RAW DATA =>
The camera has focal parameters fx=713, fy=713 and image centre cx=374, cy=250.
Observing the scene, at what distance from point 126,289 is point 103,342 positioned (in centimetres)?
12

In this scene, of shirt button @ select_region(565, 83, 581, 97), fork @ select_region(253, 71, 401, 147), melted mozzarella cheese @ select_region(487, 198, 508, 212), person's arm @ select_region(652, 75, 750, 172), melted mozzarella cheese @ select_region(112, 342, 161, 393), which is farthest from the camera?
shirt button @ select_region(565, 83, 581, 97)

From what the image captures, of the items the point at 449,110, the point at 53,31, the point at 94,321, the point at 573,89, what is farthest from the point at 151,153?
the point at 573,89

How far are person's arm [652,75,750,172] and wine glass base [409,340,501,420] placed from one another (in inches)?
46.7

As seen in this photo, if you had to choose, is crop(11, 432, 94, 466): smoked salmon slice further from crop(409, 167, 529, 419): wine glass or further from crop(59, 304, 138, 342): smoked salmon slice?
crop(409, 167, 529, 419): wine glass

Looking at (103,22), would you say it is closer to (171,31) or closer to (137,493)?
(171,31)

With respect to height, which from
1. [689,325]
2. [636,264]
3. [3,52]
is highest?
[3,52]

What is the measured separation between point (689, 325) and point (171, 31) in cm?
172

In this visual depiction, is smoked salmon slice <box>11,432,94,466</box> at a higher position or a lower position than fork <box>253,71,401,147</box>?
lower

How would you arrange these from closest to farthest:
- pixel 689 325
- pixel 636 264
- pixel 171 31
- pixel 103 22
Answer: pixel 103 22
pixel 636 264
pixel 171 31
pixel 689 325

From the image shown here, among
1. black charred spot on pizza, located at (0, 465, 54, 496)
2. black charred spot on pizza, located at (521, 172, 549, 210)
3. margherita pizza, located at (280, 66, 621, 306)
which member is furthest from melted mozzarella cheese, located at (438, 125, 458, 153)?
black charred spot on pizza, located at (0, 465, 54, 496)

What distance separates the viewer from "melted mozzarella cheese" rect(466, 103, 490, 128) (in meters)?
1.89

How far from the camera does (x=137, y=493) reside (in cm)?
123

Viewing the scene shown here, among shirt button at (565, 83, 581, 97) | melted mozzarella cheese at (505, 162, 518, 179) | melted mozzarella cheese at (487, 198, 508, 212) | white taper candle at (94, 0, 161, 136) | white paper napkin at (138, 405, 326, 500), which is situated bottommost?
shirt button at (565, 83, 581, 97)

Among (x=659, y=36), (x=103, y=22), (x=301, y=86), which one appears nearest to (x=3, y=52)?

SET PROBLEM => Take the entries and copy them out exactly.

RESPONSE BELOW =>
The camera has focal parameters fx=713, fy=713 and image centre cx=374, cy=250.
Observing the scene, at what distance from point 126,289 is point 103,342 positioned (in centimetres)?
12

In this scene, of shirt button @ select_region(565, 83, 581, 97), fork @ select_region(253, 71, 401, 147), melted mozzarella cheese @ select_region(487, 198, 508, 212), person's arm @ select_region(652, 75, 750, 172), melted mozzarella cheese @ select_region(112, 342, 161, 393), which is farthest from the camera?
shirt button @ select_region(565, 83, 581, 97)

From what the image captures, of the items the point at 449,110, the point at 53,31, the point at 94,321, the point at 573,89, what is farthest from the point at 151,153?
the point at 573,89

How far are person's arm [652,75,750,172] and wine glass base [409,340,501,420] placed from one another (in inches)?
46.7

As seen in this photo, if you had to choose, is crop(11, 432, 94, 466): smoked salmon slice further from crop(409, 167, 529, 419): wine glass or further from crop(59, 304, 138, 342): smoked salmon slice?
crop(409, 167, 529, 419): wine glass

Looking at (103,22), would you say it is closer to (171,31) or closer to (137,493)?
(171,31)

With respect to height, which from
1. [689,325]
2. [636,264]
3. [3,52]
is highest?
[3,52]

What is the measured separation between point (689, 325) and point (171, 31) in cm?
172

In this visual depiction, is smoked salmon slice <box>11,432,94,466</box> at a higher position or a lower position than fork <box>253,71,401,147</box>?
lower

How would you arrange these from closest to farthest:
- pixel 689 325
- pixel 636 264
- pixel 171 31
- pixel 103 22
Answer: pixel 103 22
pixel 636 264
pixel 171 31
pixel 689 325

From the image shown here, among
1. black charred spot on pizza, located at (0, 465, 54, 496)
2. black charred spot on pizza, located at (521, 172, 549, 210)
3. margherita pizza, located at (280, 66, 621, 306)
which member is furthest from melted mozzarella cheese, located at (438, 125, 458, 153)?
black charred spot on pizza, located at (0, 465, 54, 496)

What distance separates the viewer from "melted mozzarella cheese" rect(466, 103, 490, 128) (in meters)?
1.89

How far from the camera does (x=137, y=493) reside (in cm)?
123

Viewing the scene shown here, among shirt button at (565, 83, 581, 97) | melted mozzarella cheese at (505, 162, 518, 179) | melted mozzarella cheese at (487, 198, 508, 212) | white taper candle at (94, 0, 161, 136) | white paper napkin at (138, 405, 326, 500), which is situated bottommost?
shirt button at (565, 83, 581, 97)

Among (x=659, y=36), (x=103, y=22), (x=301, y=86), which one appears nearest to (x=3, y=52)?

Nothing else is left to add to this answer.